This is the first post in an ongoing behind-the-image series.
This image was an interesting solution to a last-minute catalog problem. I'm not a studio photographer and I wouldn't consider this a full-blown studio shot. It did combine ambient and flash light sources and took several hours to set up. Shooting time was two or three minutes; it actually took longer to break the set down.
The background was a plot of an engineering diagram of the Epic. We had some scaling issues with the first test plot, so while the graphics department printed out a new copy we took the one we had out to the warehouse. In the car on the way down to the job I'd hoped I could shoot from a raised gantry that rings the warehouse. A quick scan of the building made it obvious there was one section adjacent to a skylight. This would give me my ambient fill.
The gantry railing was about eighteen feet off the ground. I could shoot almost straight down into a nice pool of soft light on the concrete floor. Setting up a tripod would have been awkward so I rigged a camera platform to the end of a magic arm and clamped the arm to the railing. I rigged a second magic arm between the railing and the first arm to increase stability.
At that distance I was prepared to use either a 50 mm lens on my 1D MK IV with its 1.3 x crop or a 100 mm macro on the full-frame sensor of the 5D MK II. I tried the 100/5D MKII combo first and it gave me an almost perfect crop of the engineering drawing, so we were in business. The next task was to find a graphically pleasing arrangement of the frame and components. This took about forty five minutes of experimentation.
My main light was a 39" Deep Rotalux softbox powered by channel A of my Elinchrom Quadra strobe system. It was boomed at the five o'clock position, about three feet off the ground and angled at 45 degrees to the surface. It provided a little more directional light to the frame with a very soft diffuse shadow. Channel B fired a second Quadra head at 11 o'clock, five feet above the floor to reduce fall off on the left side of the background. Both lights were fired wirelessly from the camera's hot shoe with a Skyport.
When the properly scaled plot arrived we marked the position of the various elements on the first one with a sharpie, laid the new one down and replaced the parts using the original as a guide.
With the set complete I used mirror lockup and a remote switch to trigger the camera. Exposure was a 30th of a second at f 7.1, ISO 250. The Quadras were firing at about 2/3 power. I used liveview and my indispensable Zacuto Z-Finder Loupe at 10x to get critical focus before leaving liveview to fire the shutter. I shot two or three frames, rechecked focus and repeated. I also shot a few frames at f8.0.
The shot required very little post production. There were two small objects used to prop the frame and cranks and hints of them had to be cloned out in Photoshop. The finished shot was uploaded to my online image repository that evening and it was dropped into the catalog the next day. Client happy; mission accomplished.
5 Comments
Ah, great shot. I am renting a set of Quadras for our autumnteam rider portrait shoot. Can’t wait to have the extra power available to use anywhere we want to really give the images some sparkle.

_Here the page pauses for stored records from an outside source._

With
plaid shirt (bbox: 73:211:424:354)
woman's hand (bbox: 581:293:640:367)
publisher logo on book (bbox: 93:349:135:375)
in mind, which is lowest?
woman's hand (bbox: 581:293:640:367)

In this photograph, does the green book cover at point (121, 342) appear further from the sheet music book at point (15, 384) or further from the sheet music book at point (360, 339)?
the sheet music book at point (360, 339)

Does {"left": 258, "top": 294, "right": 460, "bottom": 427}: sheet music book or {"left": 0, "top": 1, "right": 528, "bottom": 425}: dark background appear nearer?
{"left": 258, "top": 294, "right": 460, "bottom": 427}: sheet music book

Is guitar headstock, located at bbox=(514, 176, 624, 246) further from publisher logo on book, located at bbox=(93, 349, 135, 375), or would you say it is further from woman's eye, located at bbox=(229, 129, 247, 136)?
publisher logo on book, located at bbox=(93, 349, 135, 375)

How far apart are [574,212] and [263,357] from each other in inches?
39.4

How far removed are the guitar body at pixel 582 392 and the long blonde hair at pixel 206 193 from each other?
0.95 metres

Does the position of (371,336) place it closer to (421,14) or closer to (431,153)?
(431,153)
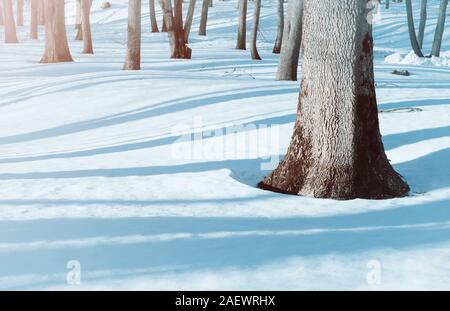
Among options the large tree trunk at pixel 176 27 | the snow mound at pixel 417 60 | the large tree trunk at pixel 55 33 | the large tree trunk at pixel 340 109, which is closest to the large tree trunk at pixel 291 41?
the large tree trunk at pixel 176 27

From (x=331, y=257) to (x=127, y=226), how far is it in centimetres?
161

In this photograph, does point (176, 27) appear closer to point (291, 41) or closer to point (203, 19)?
point (291, 41)

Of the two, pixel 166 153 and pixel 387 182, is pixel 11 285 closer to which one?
pixel 387 182

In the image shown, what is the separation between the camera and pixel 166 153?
798cm

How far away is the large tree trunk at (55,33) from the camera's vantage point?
58.9 feet

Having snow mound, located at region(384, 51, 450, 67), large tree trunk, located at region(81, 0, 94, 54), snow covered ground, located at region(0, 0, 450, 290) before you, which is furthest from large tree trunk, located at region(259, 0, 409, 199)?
snow mound, located at region(384, 51, 450, 67)

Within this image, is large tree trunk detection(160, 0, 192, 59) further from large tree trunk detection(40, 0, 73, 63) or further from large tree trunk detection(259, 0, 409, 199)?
large tree trunk detection(259, 0, 409, 199)

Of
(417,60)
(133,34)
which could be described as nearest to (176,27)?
(133,34)

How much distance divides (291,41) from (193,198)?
839cm

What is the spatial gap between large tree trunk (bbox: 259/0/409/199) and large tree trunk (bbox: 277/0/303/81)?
276 inches

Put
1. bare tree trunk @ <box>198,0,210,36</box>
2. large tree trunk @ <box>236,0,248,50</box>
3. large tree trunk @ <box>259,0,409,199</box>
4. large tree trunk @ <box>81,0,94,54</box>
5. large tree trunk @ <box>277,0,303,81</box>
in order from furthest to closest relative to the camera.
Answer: bare tree trunk @ <box>198,0,210,36</box>, large tree trunk @ <box>236,0,248,50</box>, large tree trunk @ <box>81,0,94,54</box>, large tree trunk @ <box>277,0,303,81</box>, large tree trunk @ <box>259,0,409,199</box>

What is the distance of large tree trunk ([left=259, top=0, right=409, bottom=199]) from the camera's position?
241 inches

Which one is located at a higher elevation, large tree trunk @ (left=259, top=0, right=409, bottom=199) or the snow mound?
large tree trunk @ (left=259, top=0, right=409, bottom=199)

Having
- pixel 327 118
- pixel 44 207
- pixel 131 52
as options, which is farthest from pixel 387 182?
pixel 131 52
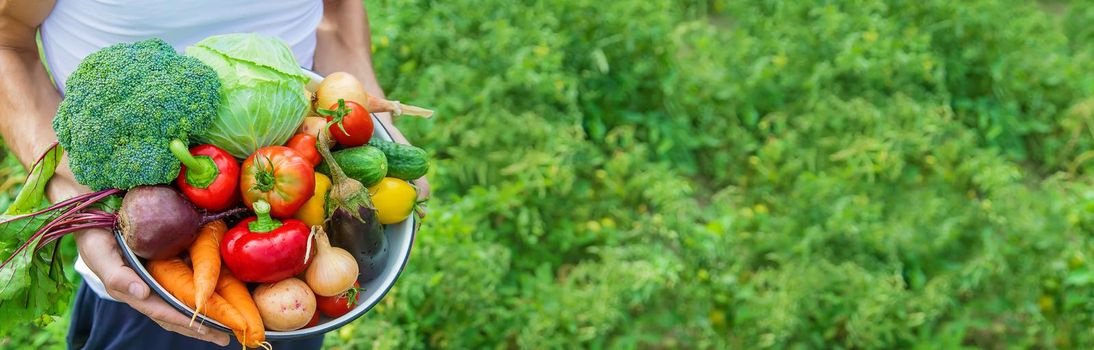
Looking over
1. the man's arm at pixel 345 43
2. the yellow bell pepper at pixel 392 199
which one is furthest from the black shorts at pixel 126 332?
the man's arm at pixel 345 43

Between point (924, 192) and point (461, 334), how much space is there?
241 centimetres

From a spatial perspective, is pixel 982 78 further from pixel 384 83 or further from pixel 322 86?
pixel 322 86

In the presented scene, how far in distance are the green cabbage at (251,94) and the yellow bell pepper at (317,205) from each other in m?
0.11

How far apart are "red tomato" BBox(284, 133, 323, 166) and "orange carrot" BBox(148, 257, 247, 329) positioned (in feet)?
0.88

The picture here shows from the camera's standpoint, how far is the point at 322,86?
170cm

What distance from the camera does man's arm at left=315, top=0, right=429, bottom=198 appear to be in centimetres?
221

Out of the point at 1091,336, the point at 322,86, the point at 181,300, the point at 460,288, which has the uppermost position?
the point at 322,86

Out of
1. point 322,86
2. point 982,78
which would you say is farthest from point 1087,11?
point 322,86

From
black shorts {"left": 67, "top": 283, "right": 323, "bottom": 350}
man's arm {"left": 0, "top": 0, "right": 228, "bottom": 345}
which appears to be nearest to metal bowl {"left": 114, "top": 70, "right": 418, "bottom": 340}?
man's arm {"left": 0, "top": 0, "right": 228, "bottom": 345}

I’ve been very happy with the Quadras. Great lights.
Good planning around a good idea, carefully set up and lit, the beautifully detailed image is Glossy Magazine Quality, no wonder it dropped into the page with such ease. Happy Client, always the best end product.
Well done Michael, it might not be as much fun as on the road but the enjoyment is the nod from the satisfied customer. But then you knew that.
Douglas.
Are you leaning torwards doing more commercial work?
If by that you mean making money… yes 😉
Actually there are lots of different kinds of assignments that interest me provided there’s a good variety.